** REQUIREMENT **
Copy out only the span from the line with "How far off" to the end of the data, both ends kept, word for word.

--- Start MATERIAL SHOWN ---

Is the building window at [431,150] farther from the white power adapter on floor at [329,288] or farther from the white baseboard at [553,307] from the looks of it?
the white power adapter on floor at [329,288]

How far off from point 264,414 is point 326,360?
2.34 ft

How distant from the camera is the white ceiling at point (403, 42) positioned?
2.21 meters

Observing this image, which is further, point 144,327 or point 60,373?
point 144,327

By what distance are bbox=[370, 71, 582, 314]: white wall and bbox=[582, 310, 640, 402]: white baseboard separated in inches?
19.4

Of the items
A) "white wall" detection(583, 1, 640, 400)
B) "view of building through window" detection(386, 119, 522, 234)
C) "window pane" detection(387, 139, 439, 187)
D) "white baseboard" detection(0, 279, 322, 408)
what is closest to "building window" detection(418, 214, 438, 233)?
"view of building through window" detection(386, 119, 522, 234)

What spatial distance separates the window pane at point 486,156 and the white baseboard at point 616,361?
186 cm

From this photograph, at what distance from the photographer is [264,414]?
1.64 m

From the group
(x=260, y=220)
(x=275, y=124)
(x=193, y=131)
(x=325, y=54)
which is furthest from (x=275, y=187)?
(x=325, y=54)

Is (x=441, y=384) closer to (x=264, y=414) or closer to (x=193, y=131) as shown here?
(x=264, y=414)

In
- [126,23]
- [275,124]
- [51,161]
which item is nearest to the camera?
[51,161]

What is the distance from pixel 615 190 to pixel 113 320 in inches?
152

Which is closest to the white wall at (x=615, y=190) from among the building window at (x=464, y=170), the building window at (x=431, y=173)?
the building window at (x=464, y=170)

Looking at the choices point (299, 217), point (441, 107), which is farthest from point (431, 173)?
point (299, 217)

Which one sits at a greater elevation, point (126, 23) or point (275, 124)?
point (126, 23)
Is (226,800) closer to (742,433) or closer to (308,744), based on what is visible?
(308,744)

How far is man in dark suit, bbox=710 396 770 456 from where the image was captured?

--- End MATERIAL SHOWN ---

** SOLUTION TO THE PROBLEM **
How far off from point 264,414 is point 326,360?
2.34 ft

How distant from the camera is the white ceiling at point (403, 42) positioned?
2.21 meters

Observing this image, which is further, point 144,327 or point 60,373?
point 144,327

By what distance are bbox=[370, 71, 582, 314]: white wall and bbox=[582, 310, 640, 402]: white baseboard separated in inches?
19.4

Of the items
A) "white wall" detection(583, 1, 640, 400)
B) "view of building through window" detection(386, 119, 522, 234)
C) "window pane" detection(387, 139, 439, 187)
D) "white baseboard" detection(0, 279, 322, 408)
what is closest to "building window" detection(418, 214, 438, 233)?
"view of building through window" detection(386, 119, 522, 234)

What spatial distance separates the window pane at point 486,156 and the white baseboard at point 616,361?
186 cm

From this photograph, at what distance from the photographer is [264,414]?
1.64 m

From the group
(x=260, y=220)
(x=275, y=124)
(x=193, y=131)
(x=325, y=54)
which is furthest from (x=275, y=187)?
(x=325, y=54)

Is (x=441, y=384) closer to (x=264, y=414) or closer to (x=193, y=131) as shown here?
(x=264, y=414)

In
- [126,23]
- [275,124]
- [51,161]
which item is nearest to the camera?
[51,161]

What is the distance from pixel 615 190 to pixel 113 320 in inches?
152

Which is closest to the white wall at (x=615, y=190) from among the building window at (x=464, y=170), the building window at (x=431, y=173)?
the building window at (x=464, y=170)

Looking at the choices point (299, 217), point (441, 107), which is farthest from point (431, 173)?
point (299, 217)

Which one sits at a greater elevation, point (126, 23) or point (275, 124)?
point (126, 23)
Is (226,800) closer to (742,433) or closer to (308,744), based on what is visible?
(308,744)

How far is man in dark suit, bbox=710 396 770 456 from where the image was captured?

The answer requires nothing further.